Cookies and Cream Pancake Pockets
Poppable pockets of cookies n cream guarantee dimples.
- 1 cup all-purpose flour
- 1½ teaspoon granulated sugar
- ½ teaspoon baking powder
- ¼ teaspoon salt
- 2 large eggs, yolks and whites separated
- 1 cup milk
- 2 tablespoons unsalted butter, melted and cooled
- 185 grams bittersweet chocolate, melted and cooled
- ½ teaspoon vanilla extract
- Cooking spray
- 1 cup vanilla pudding
- 5 oreo cookies, finely chopped
- Combine the flour, sugar, baking powder and salt in a bowl. In a separate bowl, whisk the egg yolks, then add the milk, butter and bittersweet chocolate. Add the flour mixture and whisk until well combined, but still lumpy.
- In a separate bowl, beat the egg whites with an electric mixer until stiff peaks form. Add ⅓ of the egg whites to the batter and gently fold to combine. Add the remaining egg whites and gently fold until just combined.

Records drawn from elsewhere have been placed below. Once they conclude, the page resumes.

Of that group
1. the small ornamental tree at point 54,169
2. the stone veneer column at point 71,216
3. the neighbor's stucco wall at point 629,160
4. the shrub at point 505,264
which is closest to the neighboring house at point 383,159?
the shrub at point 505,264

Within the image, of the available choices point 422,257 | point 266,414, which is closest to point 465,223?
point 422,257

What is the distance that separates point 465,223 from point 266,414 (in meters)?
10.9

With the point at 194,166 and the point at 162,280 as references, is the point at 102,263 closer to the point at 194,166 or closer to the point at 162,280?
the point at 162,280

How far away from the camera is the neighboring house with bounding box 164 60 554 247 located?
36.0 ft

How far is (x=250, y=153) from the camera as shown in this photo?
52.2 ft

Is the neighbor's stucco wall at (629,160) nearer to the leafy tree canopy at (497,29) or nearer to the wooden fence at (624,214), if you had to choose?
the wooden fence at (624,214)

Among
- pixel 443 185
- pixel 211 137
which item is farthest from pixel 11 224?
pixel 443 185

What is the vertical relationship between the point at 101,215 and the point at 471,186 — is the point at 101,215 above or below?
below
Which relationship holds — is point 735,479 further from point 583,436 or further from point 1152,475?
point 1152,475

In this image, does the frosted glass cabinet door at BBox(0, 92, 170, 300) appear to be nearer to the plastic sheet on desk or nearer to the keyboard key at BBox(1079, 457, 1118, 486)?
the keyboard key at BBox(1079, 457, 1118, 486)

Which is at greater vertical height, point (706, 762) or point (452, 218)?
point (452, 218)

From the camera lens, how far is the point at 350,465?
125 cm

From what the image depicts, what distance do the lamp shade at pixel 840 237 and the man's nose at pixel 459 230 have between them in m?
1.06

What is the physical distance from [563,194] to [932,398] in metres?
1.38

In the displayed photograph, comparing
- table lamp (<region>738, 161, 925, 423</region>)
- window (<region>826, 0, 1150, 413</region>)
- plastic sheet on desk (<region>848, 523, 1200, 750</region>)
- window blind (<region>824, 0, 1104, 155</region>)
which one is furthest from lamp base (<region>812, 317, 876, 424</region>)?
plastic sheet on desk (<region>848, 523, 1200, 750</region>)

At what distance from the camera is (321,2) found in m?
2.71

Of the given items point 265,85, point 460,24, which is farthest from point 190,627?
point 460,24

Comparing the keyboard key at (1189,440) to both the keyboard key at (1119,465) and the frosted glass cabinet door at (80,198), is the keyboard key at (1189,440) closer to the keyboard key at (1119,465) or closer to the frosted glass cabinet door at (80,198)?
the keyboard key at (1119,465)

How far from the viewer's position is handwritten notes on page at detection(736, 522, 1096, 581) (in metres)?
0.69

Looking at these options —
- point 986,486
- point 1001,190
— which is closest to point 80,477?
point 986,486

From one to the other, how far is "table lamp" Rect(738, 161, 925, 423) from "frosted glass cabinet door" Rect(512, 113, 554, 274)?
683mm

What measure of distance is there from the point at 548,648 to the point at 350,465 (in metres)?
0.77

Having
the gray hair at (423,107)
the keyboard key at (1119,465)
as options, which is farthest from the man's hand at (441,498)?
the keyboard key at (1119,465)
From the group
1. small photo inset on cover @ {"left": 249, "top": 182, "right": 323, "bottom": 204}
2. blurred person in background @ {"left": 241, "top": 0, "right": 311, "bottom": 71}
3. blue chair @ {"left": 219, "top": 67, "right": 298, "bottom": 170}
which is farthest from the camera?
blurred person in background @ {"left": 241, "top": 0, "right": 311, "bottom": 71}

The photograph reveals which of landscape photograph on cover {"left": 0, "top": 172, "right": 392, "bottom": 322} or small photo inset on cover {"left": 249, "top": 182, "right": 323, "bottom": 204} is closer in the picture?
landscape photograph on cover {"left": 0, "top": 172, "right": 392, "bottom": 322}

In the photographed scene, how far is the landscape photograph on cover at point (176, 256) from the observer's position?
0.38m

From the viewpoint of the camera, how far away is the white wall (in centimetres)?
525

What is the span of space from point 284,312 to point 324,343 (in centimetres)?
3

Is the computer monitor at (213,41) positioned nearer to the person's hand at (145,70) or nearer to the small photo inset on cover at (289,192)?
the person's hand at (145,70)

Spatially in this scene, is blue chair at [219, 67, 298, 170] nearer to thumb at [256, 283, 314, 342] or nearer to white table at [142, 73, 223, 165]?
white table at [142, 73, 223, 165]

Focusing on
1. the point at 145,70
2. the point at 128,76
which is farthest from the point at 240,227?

- To make the filling, combine the pudding and oreo cookies in a bowl. Set aside.
- Spray an ebelskiver pan with cooking spray and place on a stove set to medium heat. Once the pan is warm, spoon about 2 tablespoons of batter into each well. Dollop about 1 teaspoon of filling into the center of each well. Spoon enough batter on top to seal the pancakes closed.
- Once the surface begins to bubble, flip over the pancakes using two skewers, so that the cooked side is facing up. Cook until the bottom turns golden brown.
- Transfer the pancakes to a plate and enjoy!